The Obama Administration is reportedly planning to submit a broad outline of his FY 2010 budget proposals later this month and a full budget in late March or early April.
Click here for an overview of the congressional budget process that follows transmittal of the President's Budget.
Track 4 - Stabilizing the Financial, Housing, and Auto Sectors
Last Friday, Jan 30, GAO (Governmental Accountability Office) released its second critical report on Treasury's operation of the TARP (Troubled Asset Relief Program).
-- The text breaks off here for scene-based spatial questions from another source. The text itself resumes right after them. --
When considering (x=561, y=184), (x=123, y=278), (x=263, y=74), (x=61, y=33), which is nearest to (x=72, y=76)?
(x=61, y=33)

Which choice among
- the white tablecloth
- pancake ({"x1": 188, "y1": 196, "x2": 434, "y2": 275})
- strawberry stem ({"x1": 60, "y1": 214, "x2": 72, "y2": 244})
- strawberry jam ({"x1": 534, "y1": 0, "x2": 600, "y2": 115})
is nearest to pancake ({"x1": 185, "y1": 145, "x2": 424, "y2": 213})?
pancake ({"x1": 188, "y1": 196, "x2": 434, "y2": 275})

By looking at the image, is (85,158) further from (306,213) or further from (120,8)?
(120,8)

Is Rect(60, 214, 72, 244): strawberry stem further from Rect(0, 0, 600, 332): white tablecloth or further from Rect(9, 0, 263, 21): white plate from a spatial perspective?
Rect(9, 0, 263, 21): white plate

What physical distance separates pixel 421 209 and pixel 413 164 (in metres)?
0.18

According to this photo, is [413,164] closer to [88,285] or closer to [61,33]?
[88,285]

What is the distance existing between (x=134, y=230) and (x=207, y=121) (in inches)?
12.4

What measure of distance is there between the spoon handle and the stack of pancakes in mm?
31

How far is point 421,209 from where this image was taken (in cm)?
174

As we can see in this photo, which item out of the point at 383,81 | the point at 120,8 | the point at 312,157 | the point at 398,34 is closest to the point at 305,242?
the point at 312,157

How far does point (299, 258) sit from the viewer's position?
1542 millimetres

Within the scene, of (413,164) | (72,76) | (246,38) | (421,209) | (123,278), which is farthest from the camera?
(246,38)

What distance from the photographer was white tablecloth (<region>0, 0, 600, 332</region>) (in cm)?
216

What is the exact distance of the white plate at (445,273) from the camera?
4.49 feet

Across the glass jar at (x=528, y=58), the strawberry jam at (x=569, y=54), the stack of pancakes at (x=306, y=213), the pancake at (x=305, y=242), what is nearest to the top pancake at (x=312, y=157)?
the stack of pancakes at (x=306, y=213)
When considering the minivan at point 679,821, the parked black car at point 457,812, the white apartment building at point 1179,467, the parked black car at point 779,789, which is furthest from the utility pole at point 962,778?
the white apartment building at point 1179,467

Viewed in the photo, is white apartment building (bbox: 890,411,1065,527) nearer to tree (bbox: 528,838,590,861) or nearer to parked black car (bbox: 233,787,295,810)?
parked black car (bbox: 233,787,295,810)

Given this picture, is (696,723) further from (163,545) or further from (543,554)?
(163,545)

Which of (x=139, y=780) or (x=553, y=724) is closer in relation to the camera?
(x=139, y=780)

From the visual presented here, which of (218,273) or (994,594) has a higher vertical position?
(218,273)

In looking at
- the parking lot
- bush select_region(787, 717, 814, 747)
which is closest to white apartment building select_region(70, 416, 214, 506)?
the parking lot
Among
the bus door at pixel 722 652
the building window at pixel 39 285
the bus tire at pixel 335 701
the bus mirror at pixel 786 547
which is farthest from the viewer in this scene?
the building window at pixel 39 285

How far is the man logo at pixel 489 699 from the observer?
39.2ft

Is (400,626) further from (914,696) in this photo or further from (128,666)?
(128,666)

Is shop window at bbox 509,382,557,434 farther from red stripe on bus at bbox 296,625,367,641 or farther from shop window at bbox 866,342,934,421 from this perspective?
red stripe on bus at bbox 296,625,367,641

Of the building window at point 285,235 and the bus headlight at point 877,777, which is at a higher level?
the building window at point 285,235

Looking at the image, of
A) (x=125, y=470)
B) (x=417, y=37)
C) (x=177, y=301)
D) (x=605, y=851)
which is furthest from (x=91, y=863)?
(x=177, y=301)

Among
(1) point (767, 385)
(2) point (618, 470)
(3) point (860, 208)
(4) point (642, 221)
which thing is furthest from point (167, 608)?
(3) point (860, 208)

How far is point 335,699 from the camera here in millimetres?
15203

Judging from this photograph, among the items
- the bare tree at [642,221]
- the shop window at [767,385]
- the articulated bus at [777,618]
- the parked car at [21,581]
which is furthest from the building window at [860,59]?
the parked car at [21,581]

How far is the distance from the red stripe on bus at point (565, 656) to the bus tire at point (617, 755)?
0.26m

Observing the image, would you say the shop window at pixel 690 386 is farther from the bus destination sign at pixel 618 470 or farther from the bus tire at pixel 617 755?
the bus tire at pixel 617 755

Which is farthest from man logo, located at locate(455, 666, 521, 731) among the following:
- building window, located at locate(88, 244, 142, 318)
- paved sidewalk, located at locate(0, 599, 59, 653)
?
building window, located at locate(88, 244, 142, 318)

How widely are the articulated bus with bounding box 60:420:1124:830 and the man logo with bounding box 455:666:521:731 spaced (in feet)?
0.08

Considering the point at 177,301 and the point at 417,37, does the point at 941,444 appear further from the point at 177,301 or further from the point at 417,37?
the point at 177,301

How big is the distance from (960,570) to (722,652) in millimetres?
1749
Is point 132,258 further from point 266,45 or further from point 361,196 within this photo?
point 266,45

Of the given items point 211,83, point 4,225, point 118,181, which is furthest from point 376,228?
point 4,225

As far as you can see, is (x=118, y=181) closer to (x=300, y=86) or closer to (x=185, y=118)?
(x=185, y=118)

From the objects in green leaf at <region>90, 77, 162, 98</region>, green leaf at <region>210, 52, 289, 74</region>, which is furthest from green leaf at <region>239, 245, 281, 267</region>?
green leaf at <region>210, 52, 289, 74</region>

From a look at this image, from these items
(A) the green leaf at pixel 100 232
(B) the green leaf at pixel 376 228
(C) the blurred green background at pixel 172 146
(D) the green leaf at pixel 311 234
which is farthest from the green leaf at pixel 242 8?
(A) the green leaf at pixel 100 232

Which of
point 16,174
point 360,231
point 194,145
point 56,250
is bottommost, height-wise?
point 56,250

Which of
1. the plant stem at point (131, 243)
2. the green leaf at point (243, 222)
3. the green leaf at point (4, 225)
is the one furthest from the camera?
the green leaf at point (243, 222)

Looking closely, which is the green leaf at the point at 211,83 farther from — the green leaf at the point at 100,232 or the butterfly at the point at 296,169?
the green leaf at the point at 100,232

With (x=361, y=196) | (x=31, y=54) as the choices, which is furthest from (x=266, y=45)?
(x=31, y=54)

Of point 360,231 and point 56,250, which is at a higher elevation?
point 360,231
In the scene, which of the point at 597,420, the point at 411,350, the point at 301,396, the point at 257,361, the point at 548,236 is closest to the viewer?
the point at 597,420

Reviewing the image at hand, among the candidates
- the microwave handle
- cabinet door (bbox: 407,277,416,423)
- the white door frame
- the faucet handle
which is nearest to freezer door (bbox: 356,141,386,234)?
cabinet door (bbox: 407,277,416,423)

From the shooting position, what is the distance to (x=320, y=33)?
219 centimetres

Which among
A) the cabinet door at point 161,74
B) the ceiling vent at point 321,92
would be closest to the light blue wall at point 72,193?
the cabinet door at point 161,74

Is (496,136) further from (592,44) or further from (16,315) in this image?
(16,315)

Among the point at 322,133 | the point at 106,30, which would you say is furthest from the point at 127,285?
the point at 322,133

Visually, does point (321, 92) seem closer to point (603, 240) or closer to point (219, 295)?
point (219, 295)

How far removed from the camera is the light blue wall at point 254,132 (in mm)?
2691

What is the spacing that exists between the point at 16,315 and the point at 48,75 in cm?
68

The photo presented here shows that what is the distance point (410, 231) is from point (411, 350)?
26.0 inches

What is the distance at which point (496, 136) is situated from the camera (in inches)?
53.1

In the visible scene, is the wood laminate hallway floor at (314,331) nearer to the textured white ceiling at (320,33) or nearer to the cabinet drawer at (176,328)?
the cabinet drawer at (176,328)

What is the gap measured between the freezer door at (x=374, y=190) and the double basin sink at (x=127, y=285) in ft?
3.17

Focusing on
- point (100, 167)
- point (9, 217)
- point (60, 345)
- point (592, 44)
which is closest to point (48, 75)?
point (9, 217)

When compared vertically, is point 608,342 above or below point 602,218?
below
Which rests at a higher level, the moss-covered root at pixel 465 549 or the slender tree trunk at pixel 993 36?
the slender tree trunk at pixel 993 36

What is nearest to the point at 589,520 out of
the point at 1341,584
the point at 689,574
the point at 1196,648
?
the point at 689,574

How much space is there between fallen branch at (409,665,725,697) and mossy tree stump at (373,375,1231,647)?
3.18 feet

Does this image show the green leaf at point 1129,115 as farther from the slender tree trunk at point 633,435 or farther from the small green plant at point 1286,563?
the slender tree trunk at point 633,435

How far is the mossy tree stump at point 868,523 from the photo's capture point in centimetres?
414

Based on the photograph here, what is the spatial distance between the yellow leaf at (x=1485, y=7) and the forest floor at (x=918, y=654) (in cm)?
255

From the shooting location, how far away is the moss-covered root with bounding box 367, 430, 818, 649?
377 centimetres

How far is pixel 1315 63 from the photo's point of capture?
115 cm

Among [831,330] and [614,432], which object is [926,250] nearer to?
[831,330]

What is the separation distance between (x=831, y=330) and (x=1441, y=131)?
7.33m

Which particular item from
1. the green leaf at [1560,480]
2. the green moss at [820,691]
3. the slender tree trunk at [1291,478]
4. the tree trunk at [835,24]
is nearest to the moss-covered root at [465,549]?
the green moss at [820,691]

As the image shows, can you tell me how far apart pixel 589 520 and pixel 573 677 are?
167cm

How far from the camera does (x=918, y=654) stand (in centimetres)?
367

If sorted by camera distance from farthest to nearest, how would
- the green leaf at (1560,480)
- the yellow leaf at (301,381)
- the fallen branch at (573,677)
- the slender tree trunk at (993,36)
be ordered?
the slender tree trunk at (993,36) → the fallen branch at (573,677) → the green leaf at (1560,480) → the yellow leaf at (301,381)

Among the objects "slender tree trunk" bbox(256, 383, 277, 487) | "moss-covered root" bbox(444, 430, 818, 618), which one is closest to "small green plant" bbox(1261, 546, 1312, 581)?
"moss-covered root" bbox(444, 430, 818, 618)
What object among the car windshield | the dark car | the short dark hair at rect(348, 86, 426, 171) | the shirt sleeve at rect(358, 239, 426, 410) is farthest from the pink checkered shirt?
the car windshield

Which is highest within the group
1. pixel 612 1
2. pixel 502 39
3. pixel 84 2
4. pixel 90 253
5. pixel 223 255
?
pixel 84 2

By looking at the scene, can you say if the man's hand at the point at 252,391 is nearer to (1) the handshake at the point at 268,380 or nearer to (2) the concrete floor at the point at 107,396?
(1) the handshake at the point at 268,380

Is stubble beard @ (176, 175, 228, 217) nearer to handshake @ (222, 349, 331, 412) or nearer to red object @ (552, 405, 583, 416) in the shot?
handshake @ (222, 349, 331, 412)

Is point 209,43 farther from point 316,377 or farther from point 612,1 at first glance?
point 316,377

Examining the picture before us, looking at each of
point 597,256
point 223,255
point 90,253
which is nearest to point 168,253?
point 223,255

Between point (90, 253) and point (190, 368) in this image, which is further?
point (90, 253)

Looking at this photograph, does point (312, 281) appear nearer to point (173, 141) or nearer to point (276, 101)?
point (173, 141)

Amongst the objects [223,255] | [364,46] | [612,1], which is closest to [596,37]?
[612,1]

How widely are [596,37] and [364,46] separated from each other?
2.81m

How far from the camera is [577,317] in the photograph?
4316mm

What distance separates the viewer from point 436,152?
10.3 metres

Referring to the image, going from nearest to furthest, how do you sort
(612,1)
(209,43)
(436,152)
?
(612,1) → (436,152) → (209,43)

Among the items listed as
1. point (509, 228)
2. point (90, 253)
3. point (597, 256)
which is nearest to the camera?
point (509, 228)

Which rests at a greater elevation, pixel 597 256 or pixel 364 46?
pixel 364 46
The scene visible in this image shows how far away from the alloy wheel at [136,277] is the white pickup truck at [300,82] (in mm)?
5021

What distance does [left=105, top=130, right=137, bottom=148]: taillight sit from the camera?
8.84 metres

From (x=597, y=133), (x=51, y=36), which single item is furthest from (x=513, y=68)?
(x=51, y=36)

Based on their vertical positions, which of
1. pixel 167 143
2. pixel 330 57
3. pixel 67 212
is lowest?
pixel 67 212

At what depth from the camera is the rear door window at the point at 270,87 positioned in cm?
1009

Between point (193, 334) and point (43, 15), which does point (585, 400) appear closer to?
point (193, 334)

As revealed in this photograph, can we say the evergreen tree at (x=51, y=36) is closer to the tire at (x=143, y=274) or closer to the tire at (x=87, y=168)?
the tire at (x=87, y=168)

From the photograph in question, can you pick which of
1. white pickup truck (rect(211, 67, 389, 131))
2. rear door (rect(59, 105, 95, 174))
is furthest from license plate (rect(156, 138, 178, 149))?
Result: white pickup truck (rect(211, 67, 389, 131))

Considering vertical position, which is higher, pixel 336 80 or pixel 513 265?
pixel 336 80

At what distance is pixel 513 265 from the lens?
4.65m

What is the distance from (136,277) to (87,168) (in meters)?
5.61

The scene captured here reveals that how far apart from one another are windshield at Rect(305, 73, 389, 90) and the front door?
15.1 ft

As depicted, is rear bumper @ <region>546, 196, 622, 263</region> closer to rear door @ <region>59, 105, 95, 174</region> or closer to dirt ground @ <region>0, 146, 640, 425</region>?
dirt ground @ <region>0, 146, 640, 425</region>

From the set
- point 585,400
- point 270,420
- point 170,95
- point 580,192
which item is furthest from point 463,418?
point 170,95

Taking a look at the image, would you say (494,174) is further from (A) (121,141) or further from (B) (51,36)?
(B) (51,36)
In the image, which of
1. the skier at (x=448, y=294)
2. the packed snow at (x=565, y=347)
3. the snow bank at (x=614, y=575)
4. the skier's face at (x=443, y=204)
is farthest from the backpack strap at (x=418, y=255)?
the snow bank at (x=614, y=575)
GAO found that:"As of January 23, 2009, Treasury had disbursed about $293.7 billion of the $700 billion in program funds.... Most of the funds (about $194.2 billion) went to purchase preferred shares of 317 financial institutions under the Capital Purchase Program (CPP)....GAO’s previous report emphasized the lack of monitoring and reporting for CPP investments....In response to our recommendation, Treasury developed plans to survey the largest twenty institutions monthly to monitor lending and other activities.... While the monthly survey is a step toward greater transparency and accountability for the largest institutions, we continue to believe that additional action is needed to better ensure that all participating institutions are accountable for their use of program funds." GAO Highlights Full GAO Report
Track 5 - Reauthorization and Expansion of SCHIP
The Senate last Thursday, Jan. 29, passed a $33 billion bill to reauthorize and expand SCHIP, the State Children's Health Insurance Program. The Senate vote was 66-32, including 9 Republicans voting for the bill.
The SCHIP legislation complies with House and Senate pay-as-you-go (PAYGO) rules primarily by funding the reauthorization with a 61-cent-per-pack increase in the federal cigarette tax.
The bill would extend the program for the odd length of four-and-a-half years because the cigarette tax increase will sustain the program for that length of time.
Former President George W. Bush vetoed a similar bill passed by the Democratic Congress in 2007.
Rather than proceeding to a House-Senate conference, the House is likely to take up and approve the Senate-passed version of the bill.